FRAGMENTO DEL TEXTO:
===============
Montaje: Justine Wright.
Países Participantes: Reino Unido, Estados Unidos.
Año de Producción: 2013.
Duración: 85 minutos.
Calificación por Edades: No recomendada para menores de 12 años.
Género: Drama, Suspense.
Estreno (España): 22 de agosto de 2014.
DVD (Venta): 26 de diciembre de 2014.
Distribuidora (España): Vértigo Films.
Espectadores (España): 31.081.
Recaudación (España): 185.348,05 €.
Visitas: 0.
Popularidad: 30 / 984.

Locke (2013)
===============
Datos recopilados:

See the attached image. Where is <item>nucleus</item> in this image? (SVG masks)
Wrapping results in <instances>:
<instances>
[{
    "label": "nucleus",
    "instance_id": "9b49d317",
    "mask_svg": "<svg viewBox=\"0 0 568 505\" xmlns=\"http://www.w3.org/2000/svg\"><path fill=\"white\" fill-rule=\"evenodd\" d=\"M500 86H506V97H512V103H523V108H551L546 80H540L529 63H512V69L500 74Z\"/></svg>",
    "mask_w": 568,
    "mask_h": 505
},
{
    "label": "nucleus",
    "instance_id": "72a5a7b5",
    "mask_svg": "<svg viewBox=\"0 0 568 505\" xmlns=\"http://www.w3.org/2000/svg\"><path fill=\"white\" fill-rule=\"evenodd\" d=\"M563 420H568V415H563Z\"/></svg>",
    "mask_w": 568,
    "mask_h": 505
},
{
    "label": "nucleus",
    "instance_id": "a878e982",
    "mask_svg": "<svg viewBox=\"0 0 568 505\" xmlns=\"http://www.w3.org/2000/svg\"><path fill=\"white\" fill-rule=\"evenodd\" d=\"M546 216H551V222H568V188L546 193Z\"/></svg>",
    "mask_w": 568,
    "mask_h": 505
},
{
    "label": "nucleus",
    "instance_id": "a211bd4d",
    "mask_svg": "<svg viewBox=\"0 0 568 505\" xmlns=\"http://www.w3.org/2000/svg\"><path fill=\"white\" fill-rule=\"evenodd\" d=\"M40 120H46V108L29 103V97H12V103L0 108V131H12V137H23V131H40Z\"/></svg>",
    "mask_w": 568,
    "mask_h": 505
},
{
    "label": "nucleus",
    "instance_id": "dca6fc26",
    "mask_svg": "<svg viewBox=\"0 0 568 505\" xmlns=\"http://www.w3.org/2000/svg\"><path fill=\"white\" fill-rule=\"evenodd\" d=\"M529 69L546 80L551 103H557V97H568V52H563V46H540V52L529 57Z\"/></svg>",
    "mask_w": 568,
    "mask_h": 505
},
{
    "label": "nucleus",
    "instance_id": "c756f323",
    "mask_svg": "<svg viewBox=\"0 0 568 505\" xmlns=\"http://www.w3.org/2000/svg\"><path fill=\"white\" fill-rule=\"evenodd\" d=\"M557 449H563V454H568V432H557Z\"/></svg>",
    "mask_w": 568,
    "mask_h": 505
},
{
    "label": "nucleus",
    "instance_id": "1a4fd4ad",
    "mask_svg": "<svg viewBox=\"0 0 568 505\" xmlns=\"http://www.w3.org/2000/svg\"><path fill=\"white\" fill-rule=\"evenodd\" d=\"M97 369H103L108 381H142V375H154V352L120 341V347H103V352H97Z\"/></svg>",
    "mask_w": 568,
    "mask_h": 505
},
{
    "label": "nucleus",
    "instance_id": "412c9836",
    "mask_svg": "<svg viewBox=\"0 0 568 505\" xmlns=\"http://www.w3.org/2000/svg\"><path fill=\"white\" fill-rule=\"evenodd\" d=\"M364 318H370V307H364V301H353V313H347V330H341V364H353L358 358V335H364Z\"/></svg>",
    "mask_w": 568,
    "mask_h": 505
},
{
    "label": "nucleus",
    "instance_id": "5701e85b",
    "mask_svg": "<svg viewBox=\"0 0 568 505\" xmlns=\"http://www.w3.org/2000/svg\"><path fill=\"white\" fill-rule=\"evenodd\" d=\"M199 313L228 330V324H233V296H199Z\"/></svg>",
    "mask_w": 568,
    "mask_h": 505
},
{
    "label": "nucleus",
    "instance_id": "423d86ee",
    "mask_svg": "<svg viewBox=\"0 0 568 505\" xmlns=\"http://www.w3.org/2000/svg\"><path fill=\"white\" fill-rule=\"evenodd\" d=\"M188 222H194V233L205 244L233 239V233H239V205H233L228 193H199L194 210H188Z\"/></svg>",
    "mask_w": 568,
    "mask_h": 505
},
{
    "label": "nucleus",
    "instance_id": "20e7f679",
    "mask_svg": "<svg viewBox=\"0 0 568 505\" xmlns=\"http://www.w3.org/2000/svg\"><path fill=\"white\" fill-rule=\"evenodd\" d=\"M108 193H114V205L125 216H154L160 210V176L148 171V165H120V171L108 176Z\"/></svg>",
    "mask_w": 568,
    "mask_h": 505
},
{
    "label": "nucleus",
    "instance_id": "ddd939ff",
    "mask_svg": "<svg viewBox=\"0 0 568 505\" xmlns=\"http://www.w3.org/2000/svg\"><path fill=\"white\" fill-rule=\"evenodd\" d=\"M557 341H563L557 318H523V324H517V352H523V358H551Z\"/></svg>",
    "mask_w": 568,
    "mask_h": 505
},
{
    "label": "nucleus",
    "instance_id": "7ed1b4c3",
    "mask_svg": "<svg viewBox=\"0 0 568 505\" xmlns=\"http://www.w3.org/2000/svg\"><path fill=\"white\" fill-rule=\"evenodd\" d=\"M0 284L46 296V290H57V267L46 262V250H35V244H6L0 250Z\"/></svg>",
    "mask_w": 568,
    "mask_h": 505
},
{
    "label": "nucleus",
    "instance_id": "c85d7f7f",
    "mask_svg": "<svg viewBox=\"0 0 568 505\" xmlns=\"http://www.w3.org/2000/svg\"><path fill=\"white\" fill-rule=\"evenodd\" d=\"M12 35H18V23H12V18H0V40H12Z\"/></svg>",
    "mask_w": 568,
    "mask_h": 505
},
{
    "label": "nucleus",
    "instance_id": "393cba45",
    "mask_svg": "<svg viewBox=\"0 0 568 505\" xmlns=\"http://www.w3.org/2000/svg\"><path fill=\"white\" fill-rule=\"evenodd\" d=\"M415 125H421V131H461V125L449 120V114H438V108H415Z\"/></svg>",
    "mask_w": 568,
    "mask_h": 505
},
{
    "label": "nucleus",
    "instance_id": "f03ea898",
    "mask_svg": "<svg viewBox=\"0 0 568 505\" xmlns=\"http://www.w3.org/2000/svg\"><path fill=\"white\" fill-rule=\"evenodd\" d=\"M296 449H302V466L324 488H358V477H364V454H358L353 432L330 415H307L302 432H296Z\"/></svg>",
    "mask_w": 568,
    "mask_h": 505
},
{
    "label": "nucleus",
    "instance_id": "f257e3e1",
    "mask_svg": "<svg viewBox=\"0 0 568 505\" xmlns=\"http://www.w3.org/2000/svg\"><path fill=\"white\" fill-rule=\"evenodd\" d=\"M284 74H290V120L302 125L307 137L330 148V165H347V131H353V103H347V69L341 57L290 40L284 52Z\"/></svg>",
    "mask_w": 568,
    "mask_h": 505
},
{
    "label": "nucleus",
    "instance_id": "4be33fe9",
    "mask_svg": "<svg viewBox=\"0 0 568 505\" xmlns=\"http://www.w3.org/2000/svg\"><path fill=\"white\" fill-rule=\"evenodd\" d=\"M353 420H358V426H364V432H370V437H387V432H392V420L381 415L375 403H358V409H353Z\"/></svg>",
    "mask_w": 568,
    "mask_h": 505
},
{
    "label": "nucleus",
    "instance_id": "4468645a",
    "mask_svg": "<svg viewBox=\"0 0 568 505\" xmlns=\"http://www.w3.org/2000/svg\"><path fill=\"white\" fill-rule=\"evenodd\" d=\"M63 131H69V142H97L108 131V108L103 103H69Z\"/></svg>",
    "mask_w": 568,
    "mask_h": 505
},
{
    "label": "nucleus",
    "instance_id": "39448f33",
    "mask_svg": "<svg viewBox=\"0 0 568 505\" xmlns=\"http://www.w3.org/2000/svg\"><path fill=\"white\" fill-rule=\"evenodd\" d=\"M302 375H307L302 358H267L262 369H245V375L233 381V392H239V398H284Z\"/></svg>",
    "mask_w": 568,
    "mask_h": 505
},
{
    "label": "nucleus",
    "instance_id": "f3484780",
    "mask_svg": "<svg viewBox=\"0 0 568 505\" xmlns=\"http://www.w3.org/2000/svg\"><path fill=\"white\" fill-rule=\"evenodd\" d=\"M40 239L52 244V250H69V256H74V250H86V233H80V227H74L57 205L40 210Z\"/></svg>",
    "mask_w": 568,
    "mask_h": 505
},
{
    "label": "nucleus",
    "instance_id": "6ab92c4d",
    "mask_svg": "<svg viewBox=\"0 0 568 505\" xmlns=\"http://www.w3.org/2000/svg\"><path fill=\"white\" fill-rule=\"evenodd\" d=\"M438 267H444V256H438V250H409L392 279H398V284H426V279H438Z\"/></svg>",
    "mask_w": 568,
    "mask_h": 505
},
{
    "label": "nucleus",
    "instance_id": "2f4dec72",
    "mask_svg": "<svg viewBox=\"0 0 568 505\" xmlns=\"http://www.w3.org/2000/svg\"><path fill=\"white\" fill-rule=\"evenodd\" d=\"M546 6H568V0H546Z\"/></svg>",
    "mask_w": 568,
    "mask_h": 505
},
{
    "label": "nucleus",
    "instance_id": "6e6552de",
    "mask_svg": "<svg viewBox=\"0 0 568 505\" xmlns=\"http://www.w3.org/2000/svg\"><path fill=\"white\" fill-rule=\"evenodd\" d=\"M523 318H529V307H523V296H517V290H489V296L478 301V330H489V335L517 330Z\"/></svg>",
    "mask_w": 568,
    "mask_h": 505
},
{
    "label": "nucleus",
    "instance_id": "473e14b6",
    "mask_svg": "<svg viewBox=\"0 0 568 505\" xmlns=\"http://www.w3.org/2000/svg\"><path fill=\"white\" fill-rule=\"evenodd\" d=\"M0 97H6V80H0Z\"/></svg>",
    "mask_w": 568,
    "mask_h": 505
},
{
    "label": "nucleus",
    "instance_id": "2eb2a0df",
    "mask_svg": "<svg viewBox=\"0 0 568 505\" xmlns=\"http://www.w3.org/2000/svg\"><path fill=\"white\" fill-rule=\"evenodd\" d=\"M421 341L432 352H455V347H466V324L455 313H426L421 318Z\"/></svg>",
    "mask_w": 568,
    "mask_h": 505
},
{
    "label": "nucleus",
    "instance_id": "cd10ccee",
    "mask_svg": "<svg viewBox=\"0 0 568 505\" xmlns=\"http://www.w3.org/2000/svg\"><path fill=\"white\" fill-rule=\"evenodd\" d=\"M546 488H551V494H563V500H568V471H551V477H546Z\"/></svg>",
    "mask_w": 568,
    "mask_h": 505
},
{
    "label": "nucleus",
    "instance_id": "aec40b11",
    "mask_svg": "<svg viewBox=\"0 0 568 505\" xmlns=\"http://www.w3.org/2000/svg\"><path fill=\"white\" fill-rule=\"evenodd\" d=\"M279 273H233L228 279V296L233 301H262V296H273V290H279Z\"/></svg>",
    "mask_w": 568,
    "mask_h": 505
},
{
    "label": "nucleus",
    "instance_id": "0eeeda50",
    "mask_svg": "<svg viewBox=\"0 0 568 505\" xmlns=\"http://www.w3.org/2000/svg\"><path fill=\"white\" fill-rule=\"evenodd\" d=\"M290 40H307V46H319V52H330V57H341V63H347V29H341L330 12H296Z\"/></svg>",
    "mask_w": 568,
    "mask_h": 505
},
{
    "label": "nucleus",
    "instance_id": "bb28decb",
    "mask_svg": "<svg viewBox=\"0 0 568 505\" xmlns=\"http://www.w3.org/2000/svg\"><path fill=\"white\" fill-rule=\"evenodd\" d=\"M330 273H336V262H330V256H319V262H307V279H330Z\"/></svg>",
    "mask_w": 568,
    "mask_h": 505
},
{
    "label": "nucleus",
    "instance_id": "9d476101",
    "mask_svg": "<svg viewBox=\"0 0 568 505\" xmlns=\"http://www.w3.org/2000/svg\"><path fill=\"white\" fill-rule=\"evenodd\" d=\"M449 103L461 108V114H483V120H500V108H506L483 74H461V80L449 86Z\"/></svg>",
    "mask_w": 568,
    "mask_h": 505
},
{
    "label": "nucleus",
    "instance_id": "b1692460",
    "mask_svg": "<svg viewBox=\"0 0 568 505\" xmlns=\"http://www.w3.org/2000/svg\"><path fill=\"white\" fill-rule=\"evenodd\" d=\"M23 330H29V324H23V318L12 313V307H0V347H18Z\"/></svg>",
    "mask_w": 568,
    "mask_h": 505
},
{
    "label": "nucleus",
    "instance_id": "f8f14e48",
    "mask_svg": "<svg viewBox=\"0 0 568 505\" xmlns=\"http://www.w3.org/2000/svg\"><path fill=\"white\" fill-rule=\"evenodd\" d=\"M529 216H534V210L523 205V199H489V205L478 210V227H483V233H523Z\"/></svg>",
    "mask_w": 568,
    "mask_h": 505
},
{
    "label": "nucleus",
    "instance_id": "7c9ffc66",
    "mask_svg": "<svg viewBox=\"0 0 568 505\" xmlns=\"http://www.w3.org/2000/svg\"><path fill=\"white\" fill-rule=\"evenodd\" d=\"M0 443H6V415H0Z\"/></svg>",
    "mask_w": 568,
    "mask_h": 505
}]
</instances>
===============
INSTRUCCIONES:
Devuelve sin cambios el pasaje de la ficha de la película que va desde "Duración: 85 minutos." hasta "Locke (2013)", ambos incluidos.

RESPUESTA ESPERADA:
Duración: 85 minutos.
Calificación por Edades: No recomendada para menores de 12 años.
Género: Drama, Suspense.
Estreno (España): 22 de agosto de 2014.
DVD (Venta): 26 de diciembre de 2014.
Distribuidora (España): Vértigo Films.
Espectadores (España): 31.081.
Recaudación (España): 185.348,05 €.
Visitas: 0.
Popularidad: 30 / 984.

Locke (2013)